Osmane, un somalí con más de cinco años de residencia en Francia, espera tranquilo sentado en el bus. Cuenta que “los nuevos, los que llegaron hace dos meses, me dan un poco de pena. ¡Han hecho tanto, sufrido tanto para llegar hasta aquí !. Y mirá, mirá lo que les espera”. Osmane es el tango del migrante, la historia que, sin,- que sea contada, se refleja en la absorbente soledad de las miradas: en su caso huyó de Somalia para escapar de las milicias chabab, llegó a Francia, obtuvo los papeles, trabaja, pero nadie le alquila una casa, sea porque no le alcanza “sea porque no entiendo”, dice señalando a un hombre joven, conocido por todos debido a la adversidad de su historia. Es Chenar Gull Nasairi, el afgano. Pasó tres años en Alemania hasta que le negaron el asilo político. Se desplazó a Francia donde, este año, también se le negó el asilo. Aunque Gull Nasairi asegura que en Afganistán los talibanes le pusieron precio a su vida, la Corte Nacional del derecho de asilo no cree ni en su historia, ni en que sea afgano.
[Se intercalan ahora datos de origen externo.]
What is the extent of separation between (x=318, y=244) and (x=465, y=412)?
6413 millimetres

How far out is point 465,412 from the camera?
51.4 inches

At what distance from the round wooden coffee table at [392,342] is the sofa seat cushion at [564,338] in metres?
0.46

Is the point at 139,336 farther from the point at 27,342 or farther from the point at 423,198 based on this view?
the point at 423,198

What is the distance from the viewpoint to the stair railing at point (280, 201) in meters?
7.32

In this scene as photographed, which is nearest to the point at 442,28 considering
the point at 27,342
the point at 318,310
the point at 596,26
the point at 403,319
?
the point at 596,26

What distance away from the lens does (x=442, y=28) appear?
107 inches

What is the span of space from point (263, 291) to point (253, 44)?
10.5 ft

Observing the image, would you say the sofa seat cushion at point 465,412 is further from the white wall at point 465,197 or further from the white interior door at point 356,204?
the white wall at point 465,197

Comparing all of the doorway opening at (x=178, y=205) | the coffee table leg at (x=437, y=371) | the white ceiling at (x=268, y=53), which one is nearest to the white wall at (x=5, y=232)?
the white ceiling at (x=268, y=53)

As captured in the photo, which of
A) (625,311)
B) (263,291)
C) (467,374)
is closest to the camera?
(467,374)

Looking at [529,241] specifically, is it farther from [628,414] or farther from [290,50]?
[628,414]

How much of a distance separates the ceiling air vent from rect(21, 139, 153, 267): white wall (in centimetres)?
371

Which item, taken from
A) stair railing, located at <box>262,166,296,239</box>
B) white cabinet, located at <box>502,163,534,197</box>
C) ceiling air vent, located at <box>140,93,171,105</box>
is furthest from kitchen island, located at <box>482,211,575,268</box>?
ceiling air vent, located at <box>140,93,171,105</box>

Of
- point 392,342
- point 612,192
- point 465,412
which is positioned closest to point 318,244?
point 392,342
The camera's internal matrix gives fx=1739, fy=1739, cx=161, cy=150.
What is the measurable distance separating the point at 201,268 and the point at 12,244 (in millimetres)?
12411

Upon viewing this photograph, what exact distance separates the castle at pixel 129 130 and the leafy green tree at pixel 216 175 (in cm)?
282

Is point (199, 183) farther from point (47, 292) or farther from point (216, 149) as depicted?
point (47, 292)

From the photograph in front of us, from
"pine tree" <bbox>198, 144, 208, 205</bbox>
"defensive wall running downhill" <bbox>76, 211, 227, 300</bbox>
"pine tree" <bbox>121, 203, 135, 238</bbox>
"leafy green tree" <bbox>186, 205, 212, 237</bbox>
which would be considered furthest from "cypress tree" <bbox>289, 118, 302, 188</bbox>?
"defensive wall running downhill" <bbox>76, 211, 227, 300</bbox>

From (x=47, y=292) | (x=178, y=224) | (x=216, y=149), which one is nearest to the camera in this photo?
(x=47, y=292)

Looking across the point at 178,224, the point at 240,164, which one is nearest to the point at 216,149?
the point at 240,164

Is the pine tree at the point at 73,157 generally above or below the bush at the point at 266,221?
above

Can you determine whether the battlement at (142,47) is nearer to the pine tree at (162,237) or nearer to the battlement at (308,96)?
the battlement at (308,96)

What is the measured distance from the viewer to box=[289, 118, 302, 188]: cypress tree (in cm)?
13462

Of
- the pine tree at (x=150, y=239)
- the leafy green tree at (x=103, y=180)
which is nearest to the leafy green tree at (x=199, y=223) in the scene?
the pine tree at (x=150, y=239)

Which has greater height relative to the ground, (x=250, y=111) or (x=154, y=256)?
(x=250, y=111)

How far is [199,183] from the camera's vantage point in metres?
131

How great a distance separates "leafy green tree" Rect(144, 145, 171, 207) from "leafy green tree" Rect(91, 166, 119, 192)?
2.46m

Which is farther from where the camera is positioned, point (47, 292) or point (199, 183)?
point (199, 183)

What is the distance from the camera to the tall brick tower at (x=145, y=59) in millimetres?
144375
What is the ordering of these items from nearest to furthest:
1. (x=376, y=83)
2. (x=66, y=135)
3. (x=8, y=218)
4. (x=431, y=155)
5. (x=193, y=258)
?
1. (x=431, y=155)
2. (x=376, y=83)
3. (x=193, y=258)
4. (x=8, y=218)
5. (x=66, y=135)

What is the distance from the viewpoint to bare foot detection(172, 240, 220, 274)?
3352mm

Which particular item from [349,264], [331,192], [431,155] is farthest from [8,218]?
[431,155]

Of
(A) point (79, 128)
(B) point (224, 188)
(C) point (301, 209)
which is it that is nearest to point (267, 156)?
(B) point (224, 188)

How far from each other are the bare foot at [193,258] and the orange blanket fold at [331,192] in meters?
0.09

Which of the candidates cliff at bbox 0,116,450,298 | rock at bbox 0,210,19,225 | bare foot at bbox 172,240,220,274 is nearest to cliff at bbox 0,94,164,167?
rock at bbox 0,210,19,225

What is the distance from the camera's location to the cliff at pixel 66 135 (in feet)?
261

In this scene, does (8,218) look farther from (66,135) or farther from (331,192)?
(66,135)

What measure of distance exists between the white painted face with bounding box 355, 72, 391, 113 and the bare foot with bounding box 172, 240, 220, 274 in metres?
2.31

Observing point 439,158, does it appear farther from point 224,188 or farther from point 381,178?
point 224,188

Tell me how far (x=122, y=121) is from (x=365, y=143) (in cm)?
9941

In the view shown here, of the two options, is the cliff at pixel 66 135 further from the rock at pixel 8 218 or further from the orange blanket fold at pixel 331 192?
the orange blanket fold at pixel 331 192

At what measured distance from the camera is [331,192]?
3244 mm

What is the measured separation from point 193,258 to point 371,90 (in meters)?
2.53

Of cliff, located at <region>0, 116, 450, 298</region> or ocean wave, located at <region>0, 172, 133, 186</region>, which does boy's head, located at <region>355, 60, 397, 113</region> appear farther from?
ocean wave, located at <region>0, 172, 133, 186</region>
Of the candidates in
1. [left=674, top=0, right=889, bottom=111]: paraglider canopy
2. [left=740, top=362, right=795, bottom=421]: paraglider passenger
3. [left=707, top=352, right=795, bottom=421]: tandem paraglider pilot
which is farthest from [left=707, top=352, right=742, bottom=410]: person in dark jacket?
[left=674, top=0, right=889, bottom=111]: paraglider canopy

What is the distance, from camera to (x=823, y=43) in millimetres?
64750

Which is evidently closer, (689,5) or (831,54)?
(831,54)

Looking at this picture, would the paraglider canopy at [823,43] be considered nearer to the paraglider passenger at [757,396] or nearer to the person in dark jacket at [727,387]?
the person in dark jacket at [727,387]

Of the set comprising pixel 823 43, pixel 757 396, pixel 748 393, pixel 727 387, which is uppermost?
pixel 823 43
Ya va por su tercer intento de suicidio. Hay otros ejemplos como él: les rechazan el asilo en Gran Bretaña, en Austria, en Alemania, en Francia y van así, con el correr de los años, probando de un país a otro.
Luis Barda, miembro de Médicos del Mundo, advierte que los flujos serán más importantes porque quienes estaban bloqueados por la pandemia y el cierre de las fronteras “ahora vuelven a los caminos”. Ismail y Faycal son hijos de ese flujo. Estos dos afganos estuvieron bloqueados en Serbia un par de meses y llevan apenas tres semanas en Francia. Recién ahora empiezan a entender que lo peor está por venir. Faycal cuenta con cierta desesperanza: "obtener una cita con la OFII (Office français de l’immigration et de l’intégration) para presentar un pedido de asilo es imposible”. Y hasta que no lo obtenga tampoco tendrá un estatuto, o sea, ayuda mínima. Por eso terminó a orillas del canal Saint-Denis. ”Fue una sorpresa. Después de todo lo que viví y ahora esto, la calle, las carpas, la policía, los periodistas, no sé, no sé…”.
El traqueteo y el ruido mundial que destapó la covid-19 silenció sus voces, pero su drama continúa siendo como un fino chorro de agua helada que cae sobre el rostro de mundo. Jagan Chapagain, Secretario general de la Federación Internacional de la Cruz Roja, anticipa que “el desastre económico de la pandemia y sus efectos devastadores obligarán a muchas personas a desplazarse más allá de sus fronteras. Muchos inmigrantes sentirán que, pese a los riesgos, atravesar el mar será más seguro que permanecer en sus países porque habrá, también, la posibilidad de una vacuna contra el virus”. El canal Saint-Denis recupera su fisionomía. Pero en este paseo al que vuelven los ciclistas ha quedado como un dolor cautivo, una tensión latente. Dentro de unos meses regresarán los inmigrantes, aquí o un poco más al Norte. Volverá la policía, las asociaciones, la palabra y la indiferencia. Ellos están en la frontera de todas las fronteras. Ese lugar donde se acepta la fatalidad sin hacer demasiado para detenerla.